Les dictionnaires, c’est épatant. De A à Z, ils permettent d’appréhender des langues ou des mondes divers et variés, d’en prendre connaissance. Parmi les plus fameux, il y a Larousse et Robert, Harrap’s et Collins. Désormais, il faudra également compter avec Mettan et Büchi. Deux journalistes, l’un Romand et l’autre Alémanique, auteurs du Dictionnaire impertinent de la Suisse.
Iconoclastes. De Aar à Zwingli, ils ont commis environ 500 définitions, tout à la fois recensant et bousculant les lieux communs concernant la Suisse. Comment nos deux compères sont-ils devenus dictionnaristes? «En 1996, lorsque j’étais rédacteur en chef de la Tribune de Genève, raconte Guy Mettan, nous avions fait un supplément avec le Tages-Anzeiger. J’y avais notamment écrit un petit dictionnaire des idées reçues sur la Suisse.
Il y a cinq ans, Christophe Büchi m’a demandé si je ne voulais pas poursuivre l’exercice avec lui. Nous avons alors, chacun de notre côté, dressé une liste de mots, imaginé des définitions. Et puis le temps a passé, nous avons vaqué à nos occupations. Au printemps 2010, nous avons finalement remis l’ouvrage sur le métier, pour cette fois le terminer.»
Les dictionnaires, c’est épatant, et souvent exhaustif, en principe objectif. Guy Mettan et Christophe Büchi ont choisi de n’être ni l’un ni l’autre. «Nous avons voulu faire un portrait décrispé de la Suisse. Un portrait décomplexé, ni autoflagellant ni triomphaliste.»
Quelques erreurs se sont glissées par-ci par-là, bien sûr. Quelques a priori transparaissent: les auteurs n’apprécient ni la cuisine moléculaire, ni l’UDC, ni Jean-Luc Godard. Des oublis sont flagrants («Nous avons omis le mot “glacier”», confesse Guy Mettan).
Mais le dictionnaire se vend bien: un premier tirage de 3000 exemplaires a été épuisé, un second de 2000 a été édité. «La Suisse devient terriblement crispée, explique Guy Mettan. Notre dictionnaire se veut une manière plus solaire de parler de nous.»
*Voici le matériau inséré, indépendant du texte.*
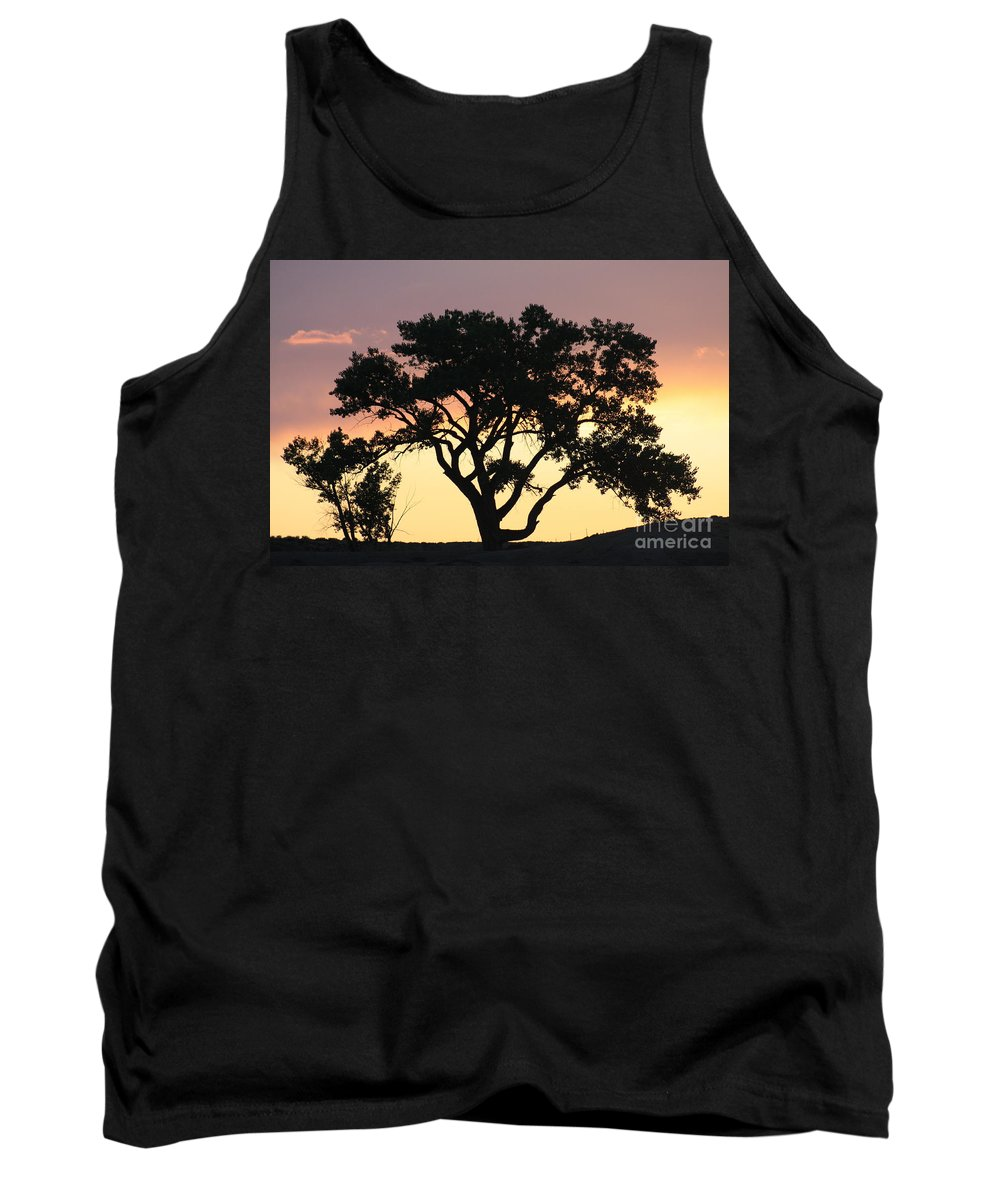 Tree Tank Top featuring the photograph Tree Of Life by Brandi Maher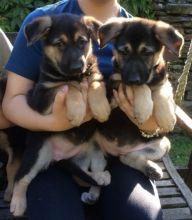 Smart German Shepherd Puppies For Adoption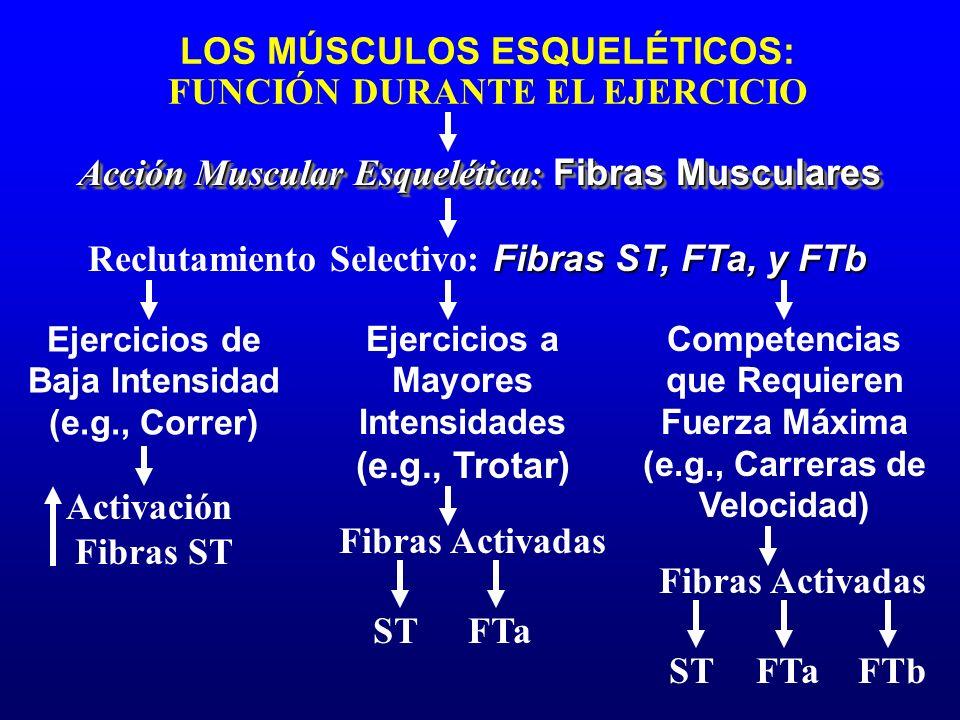 LOS MÚSCULOS ESQUELÉTICOS: FUNCIÓN DURANTE EL EJERCICIO Acción Muscular Esquelética: Fibras Musculares Ejercicios de Baja Intensidad (e.g., Correr) Ac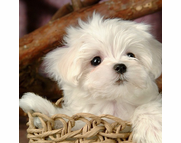 10 SUPER CUTE - Dogs in Wicker Furniture Pictures!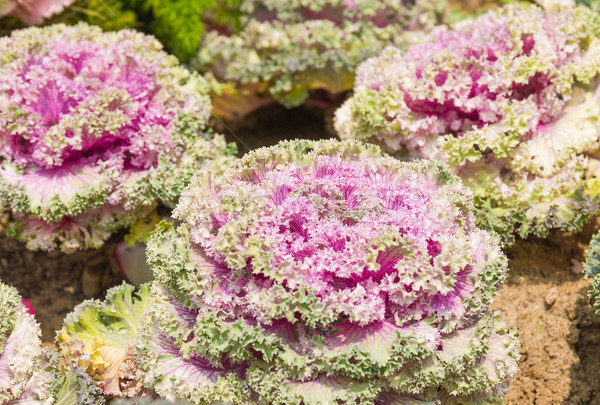 Fresh violet Cabbage (brassica oleracea) plant leaves Stock photo © stoonn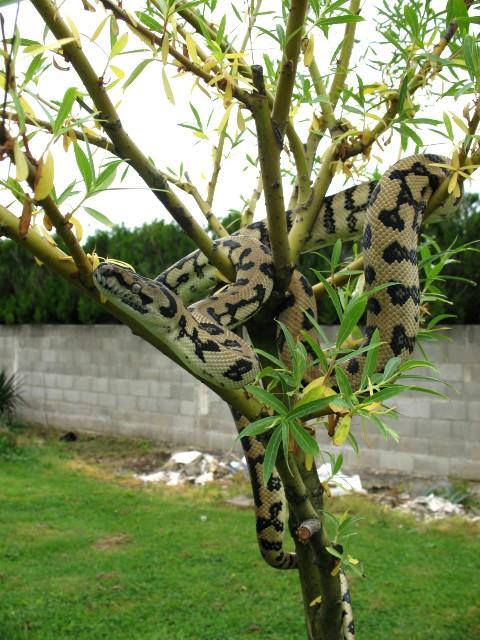Mes jaguar !! Photo_21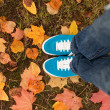 Blue sneakers on the autumn leaves — Stock Photo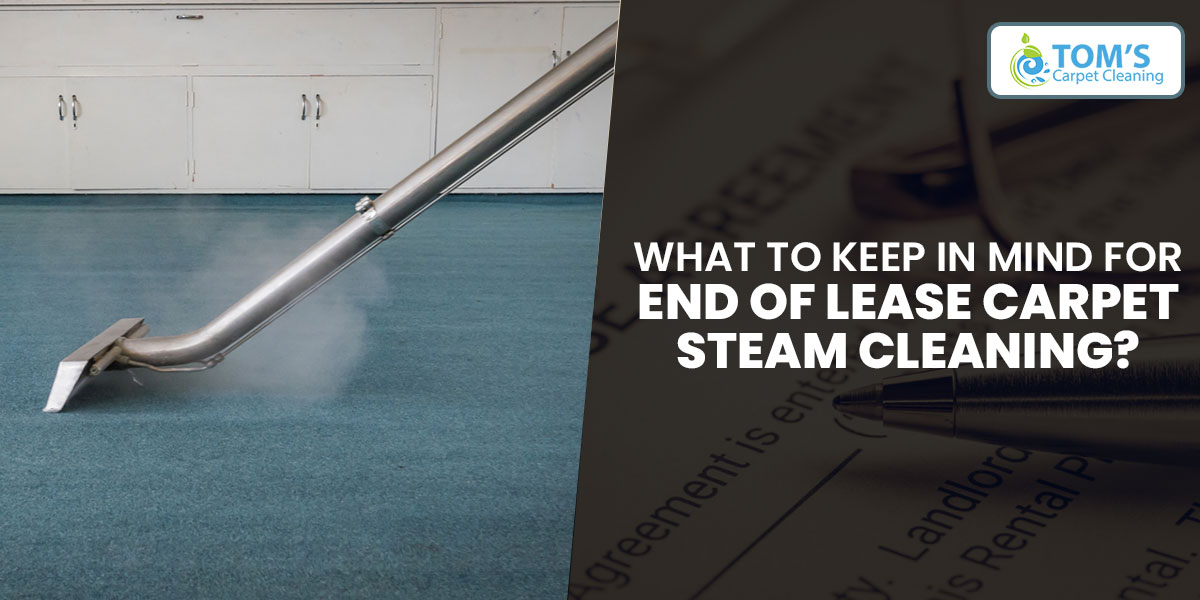 What to Keep in Mind for End of Lease Carpet Steam Cleaning?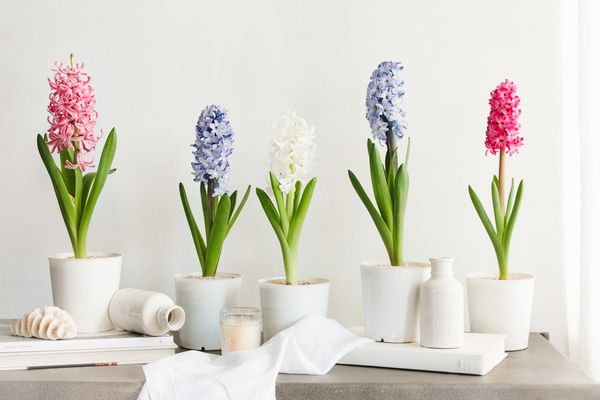 white, pink, and blue hyacinth flowers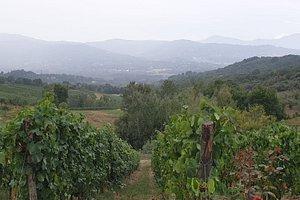 Irpinia vineyards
Les dictionnaires, c’est épatant. Ça ne rend pas forcément plus intelligent, mais toujours plus éclairé. Par définition:
La plus historique: Ancienne Confédération La Suisse de l’Ancien Régime. A l’époque, les Suisses étaient soumis au régime de la Diète, qui se réunissait une seule fois par an. Douze de ses treize mini-Etats étaient germanophones, un seul (Fribourg) étant bilingue français-allemand. Voilà pourquoi l’histoire suisse ressemble à un long métrage allemand vaguement soustitré en français et en italien.
La plus humoristique: Cantonalisme La version helvétique de l’esprit de clocher est désignée en Suisse alémanique par le terme Kantönligeist. Voici ce que cela donne: un Allemand, un Français et un Suisse discutent de la question de savoir d’où proviennent les bébés. L’Allemand prétend qu’ils sont apportés par la cigogne, le Français affirme qu’on les engendre en faisant l’amour. Ils demandent ensuite au Suisse comment cela se passe chez lui. Réponse: «Cela dépend des cantons.»
La plus injuste: Chasselas Cépage blanc dont les hectolitres encombrent les caves à défaut de toujours enchanter les palais. (Voir Fendant et Perlan.)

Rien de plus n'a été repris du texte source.